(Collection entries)

=== Begin Enclosure ===

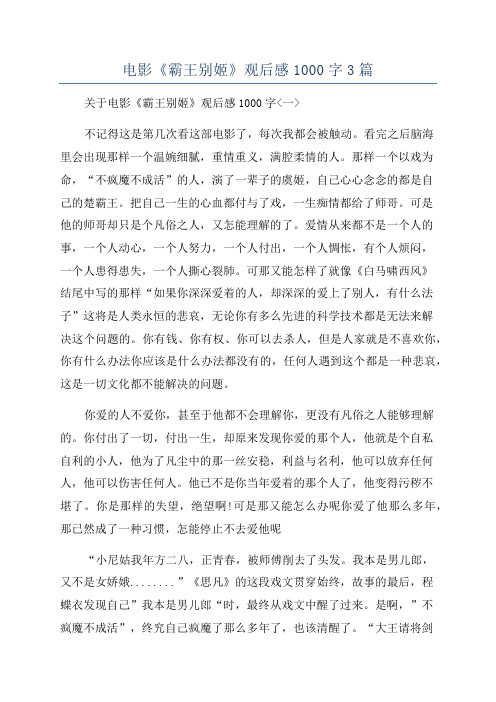 电影《霸王别姬》观后感1000字3篇

关于电影《霸王别姬》观后感1000字<一>

不记得这是第几次看这部电影了，每次我都会被触动。看完之后脑海里会出现那样一个温婉细腻，重情重义，满腔柔情的人。那样一个以戏为命，“不疯魔不成活”的人，演了一辈子的虞姬，自己心心念念的都是自己的楚霸王。把自己一生的心血都付与了戏，一生痴情都给了师哥。可是他的师哥却只是个凡俗之人，又怎能理解的了。爱情从来都不是一个人的事，一个人动心，一个人努力，一个人付出，一个人惆怅，有个人烦闷，一个人患得患失，一个人撕心裂肺。可那又能怎样了就像《白马啸西风》结尾中写的那样“如果你深深爱着的人，却深深的爱上了别人，有什么法子”这将是人类永恒的悲哀，无论你有多么先进的科学技术都是无法来解决这个问题的。你有钱、你有权、你可以去杀人，但是人家就是不喜欢你，你有什么办法你应该是什么办法都没有的，任何人遇到这个都是一种悲哀，这是一切文化都不能解决的问题。

你爱的人不爱你，甚至于他都不会理解你，更没有凡俗之人能够理解的。你付出了一切，付出一生，却原来发现你爱的那个人，他就是个自私自利的小人，他为了凡尘中的那一丝安稳，利益与名利，他可以放弃任何人，他可以伤害任何人。他已不是你当年爱着的那个人了，他变得污秽不堪了。你是那样的失望，绝望啊!可是那又能怎么办呢你爱了他那么多年，那已然成了一种习惯，怎能停止不去爱他呢

“小尼姑我年方二八，正青春，被师傅削去了头发。我本是男儿郎，又不是女娇娥........”《思凡》的这段戏文贯穿始终，故事的最后，程蝶衣发现自己”我本是男儿郎“时，最终从戏文中醒了过来。是啊，”不疯魔不成活”，终究自己疯魔了那么多年了，也该清醒了。“大王请将剑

=== End Enclosure ===

*Task goal*: A faithful copy is needed: reproduce all of the data above, leaving the pictures out.

*Task output*:
 电影《霸王别姬》观后感1000字3篇

关于电影《霸王别姬》观后感1000字<一>

不记得这是第几次看这部电影了，每次我都会被触动。看完之后脑海里会出现那样一个温婉细腻，重情重义，满腔柔情的人。那样一个以戏为命，“不疯魔不成活”的人，演了一辈子的虞姬，自己心心念念的都是自己的楚霸王。把自己一生的心血都付与了戏，一生痴情都给了师哥。可是他的师哥却只是个凡俗之人，又怎能理解的了。爱情从来都不是一个人的事，一个人动心，一个人努力，一个人付出，一个人惆怅，有个人烦闷，一个人患得患失，一个人撕心裂肺。可那又能怎样了就像《白马啸西风》结尾中写的那样“如果你深深爱着的人，却深深的爱上了别人，有什么法子”这将是人类永恒的悲哀，无论你有多么先进的科学技术都是无法来解决这个问题的。你有钱、你有权、你可以去杀人，但是人家就是不喜欢你，你有什么办法你应该是什么办法都没有的，任何人遇到这个都是一种悲哀，这是一切文化都不能解决的问题。

你爱的人不爱你，甚至于他都不会理解你，更没有凡俗之人能够理解的。你付出了一切，付出一生，却原来发现你爱的那个人，他就是个自私自利的小人，他为了凡尘中的那一丝安稳，利益与名利，他可以放弃任何人，他可以伤害任何人。他已不是你当年爱着的那个人了，他变得污秽不堪了。你是那样的失望，绝望啊!可是那又能怎么办呢你爱了他那么多年，那已然成了一种习惯，怎能停止不去爱他呢

“小尼姑我年方二八，正青春，被师傅削去了头发。我本是男儿郎，又不是女娇娥........”《思凡》的这段戏文贯穿始终，故事的最后，程蝶衣发现自己”我本是男儿郎“时，最终从戏文中醒了过来。是啊，”不疯魔不成活”，终究自己疯魔了那么多年了，也该清醒了。“大王请将剑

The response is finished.